The blockages of roads with dams by the protesters gave a strong visibility to the movement, but prevent the holding of large gatherings.
by
The call for a “general strike” to protest against the immunization obligation of caregivers and the sanitary pass, launched in Guadeloupe on November 15, continues to expand in the overseas communities. After Martinique, Monday, November 22, an intersenynical announced a disengagement in several sectors in French Polynesia, Thursday, November 25, relying on similar claims: At first, the reintegration of the employees suspended for refusing to be made Vaccinate against COVID-19, before the opening of negotiations on broader social issues, including increase in salaries and purchasing power.
In French Polynesia, the movement mobilizes little, for the moment, in the public service: less than 1% of the employees of the education and the Polynesian administration went on strike – a rate a little more important is found in the private sector. In Martinique, the General Confederation of Labor of the Island assured that “more than 1,500 people” participated in the initiated strike, since Monday, by the unions. The magnitude of mobilization is also at the center of the discussions in Guadeloupe, where the authorities challenge the protesters the right to speak for the whole population.
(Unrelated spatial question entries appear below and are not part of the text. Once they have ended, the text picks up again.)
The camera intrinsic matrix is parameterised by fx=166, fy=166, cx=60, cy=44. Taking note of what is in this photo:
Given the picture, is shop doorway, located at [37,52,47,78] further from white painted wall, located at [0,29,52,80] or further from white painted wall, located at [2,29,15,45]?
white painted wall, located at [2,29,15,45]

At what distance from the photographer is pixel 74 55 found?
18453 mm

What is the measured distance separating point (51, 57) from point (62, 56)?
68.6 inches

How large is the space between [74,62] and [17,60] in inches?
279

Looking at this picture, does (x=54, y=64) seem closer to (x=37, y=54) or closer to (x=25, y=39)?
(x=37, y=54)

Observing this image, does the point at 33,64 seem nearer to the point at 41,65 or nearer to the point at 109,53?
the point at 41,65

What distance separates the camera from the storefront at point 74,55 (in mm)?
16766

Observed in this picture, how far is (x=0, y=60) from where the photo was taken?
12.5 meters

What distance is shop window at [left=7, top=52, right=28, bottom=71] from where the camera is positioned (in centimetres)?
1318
“There is a recalcitrant minority that can not take a whole island hostage, a violent minority that can not prevent women and men from being treated,” said the spokesman of the government, Gabriel Attal, during the minutes of the Council of Ministers, Wednesday, in a reference to dams erected on the roads of Guadeloupe and disturbing traffic for a week. “The services of the State continue to mobilize relentlessly to quickly reach the return to the calm to which aspires the vast majority of Guadeloupéens”, also announced the prefecture of the archipelago, Thursday, stating that ten arrests had taken place during the night.
“Okay on the bottom, not on the form”
In fact, the “general strike” amputated by the protesters does not exist in Guadeloupe. If part of the economic activity is disrupted by dams, mobilization is much less massive than the popular movement against expensive life, in 2009. “The dams prevent people from joining the protests,” says Eric (who n. ‘did not wish to communicate his last name), Resident of Baie-Mahault came to participate in the first “General Marche” organized since November 15th.
You have 56.66% of this article to be read. The rest is reserved for subscribers.